[Scene question records]

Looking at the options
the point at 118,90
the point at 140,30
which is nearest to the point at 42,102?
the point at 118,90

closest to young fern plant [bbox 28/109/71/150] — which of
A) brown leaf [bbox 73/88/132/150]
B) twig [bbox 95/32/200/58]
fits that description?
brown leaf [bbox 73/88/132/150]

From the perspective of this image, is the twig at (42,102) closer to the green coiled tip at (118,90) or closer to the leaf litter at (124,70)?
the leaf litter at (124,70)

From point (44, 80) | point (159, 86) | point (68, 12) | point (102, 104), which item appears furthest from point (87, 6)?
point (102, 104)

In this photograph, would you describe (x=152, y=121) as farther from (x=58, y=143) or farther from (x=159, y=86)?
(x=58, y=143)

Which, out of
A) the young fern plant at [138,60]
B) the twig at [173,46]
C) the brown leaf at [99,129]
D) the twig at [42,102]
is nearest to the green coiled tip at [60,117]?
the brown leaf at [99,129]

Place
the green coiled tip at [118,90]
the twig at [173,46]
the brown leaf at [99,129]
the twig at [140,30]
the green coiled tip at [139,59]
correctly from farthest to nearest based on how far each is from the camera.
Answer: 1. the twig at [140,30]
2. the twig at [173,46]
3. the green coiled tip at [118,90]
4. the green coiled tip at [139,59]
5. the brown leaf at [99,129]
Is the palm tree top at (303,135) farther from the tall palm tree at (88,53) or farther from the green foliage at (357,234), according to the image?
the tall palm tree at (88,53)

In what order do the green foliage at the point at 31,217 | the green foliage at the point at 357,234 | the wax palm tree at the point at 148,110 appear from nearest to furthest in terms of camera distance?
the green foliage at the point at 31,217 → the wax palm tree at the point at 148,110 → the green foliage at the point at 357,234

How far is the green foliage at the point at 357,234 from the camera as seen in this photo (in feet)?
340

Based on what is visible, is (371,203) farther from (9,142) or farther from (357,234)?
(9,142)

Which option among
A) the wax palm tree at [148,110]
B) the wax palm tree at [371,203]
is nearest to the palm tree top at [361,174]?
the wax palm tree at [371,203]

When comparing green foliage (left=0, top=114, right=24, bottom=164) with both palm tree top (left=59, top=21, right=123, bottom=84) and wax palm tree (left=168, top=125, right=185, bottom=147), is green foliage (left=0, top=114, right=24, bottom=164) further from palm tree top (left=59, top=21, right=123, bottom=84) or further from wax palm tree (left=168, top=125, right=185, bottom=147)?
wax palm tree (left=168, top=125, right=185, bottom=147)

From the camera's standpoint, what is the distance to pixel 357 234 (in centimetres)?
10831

--

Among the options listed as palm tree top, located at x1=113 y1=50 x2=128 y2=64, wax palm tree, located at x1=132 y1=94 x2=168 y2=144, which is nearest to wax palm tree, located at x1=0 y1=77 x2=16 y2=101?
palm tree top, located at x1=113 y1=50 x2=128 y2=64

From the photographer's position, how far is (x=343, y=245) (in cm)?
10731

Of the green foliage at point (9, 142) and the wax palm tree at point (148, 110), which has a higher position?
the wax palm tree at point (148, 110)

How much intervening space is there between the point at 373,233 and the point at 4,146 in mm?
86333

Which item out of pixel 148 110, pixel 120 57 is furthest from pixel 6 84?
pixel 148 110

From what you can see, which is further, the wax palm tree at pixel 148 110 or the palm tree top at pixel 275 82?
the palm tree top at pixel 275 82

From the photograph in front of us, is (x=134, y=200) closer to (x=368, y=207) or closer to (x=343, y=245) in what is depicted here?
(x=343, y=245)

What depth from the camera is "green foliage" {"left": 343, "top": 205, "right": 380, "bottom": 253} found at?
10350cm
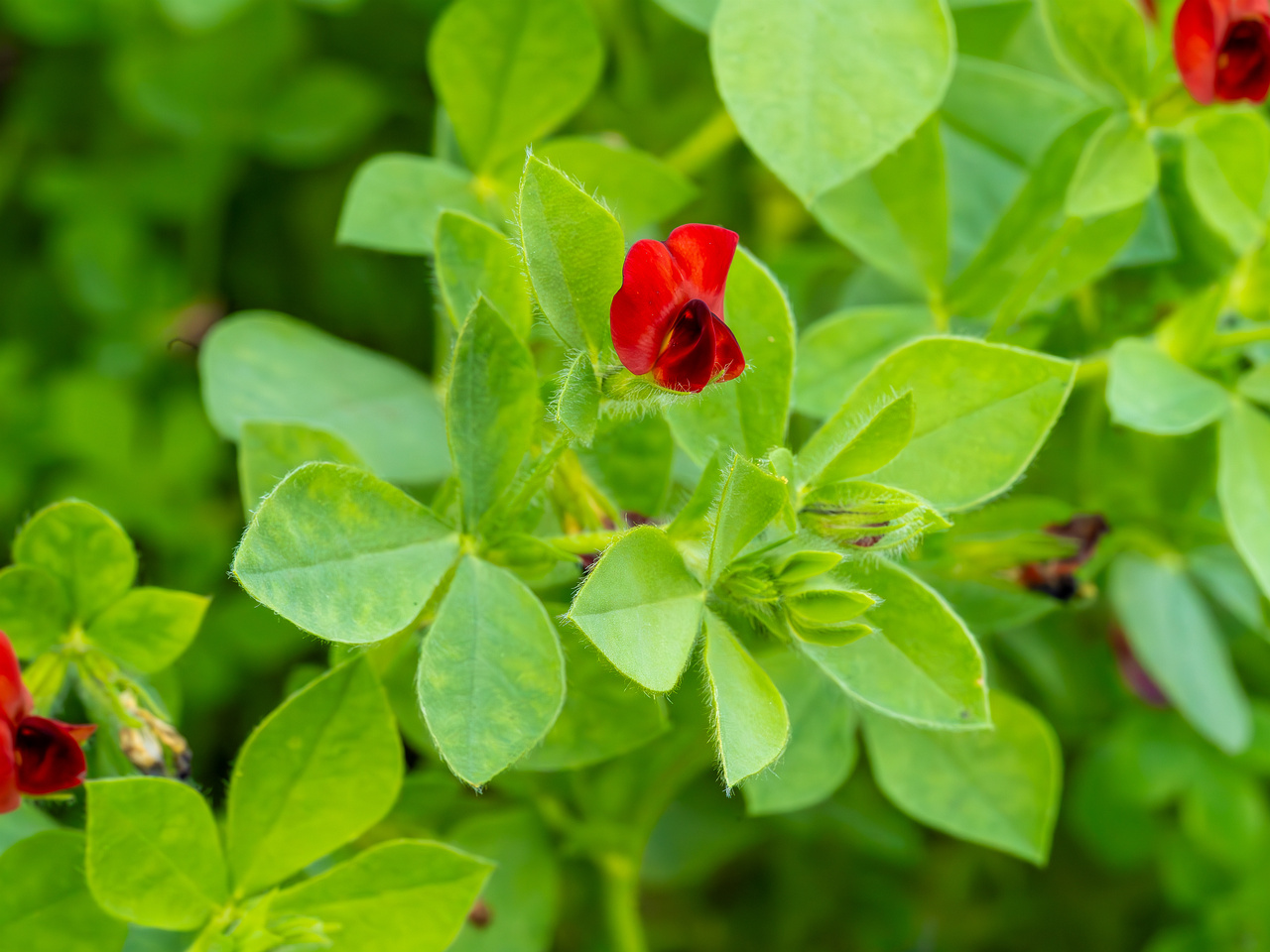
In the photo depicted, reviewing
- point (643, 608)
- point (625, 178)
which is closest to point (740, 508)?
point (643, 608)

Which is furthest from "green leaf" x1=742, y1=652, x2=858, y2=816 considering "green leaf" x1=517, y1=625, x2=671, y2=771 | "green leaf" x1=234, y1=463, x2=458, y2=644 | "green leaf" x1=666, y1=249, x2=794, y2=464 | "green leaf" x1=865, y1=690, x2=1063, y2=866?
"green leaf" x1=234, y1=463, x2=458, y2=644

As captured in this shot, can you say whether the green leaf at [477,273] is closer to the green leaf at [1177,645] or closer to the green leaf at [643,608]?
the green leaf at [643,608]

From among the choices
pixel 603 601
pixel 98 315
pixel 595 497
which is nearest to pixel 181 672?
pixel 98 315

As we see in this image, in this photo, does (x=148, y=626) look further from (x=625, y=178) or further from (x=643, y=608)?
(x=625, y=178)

§ Aim of the task
Which lines of the data above contain the string "farther", with case counting? List each of those lines in full.

§ Output below
In this photograph, would you describe (x=152, y=121) as farther from (x=58, y=143) or farther from (x=159, y=86)?
Is the palm tree top at (303,135) farther from the tall palm tree at (88,53) or farther from the green foliage at (357,234), according to the image?
Based on what is visible, is (371,203) farther from (9,142) or farther from (357,234)?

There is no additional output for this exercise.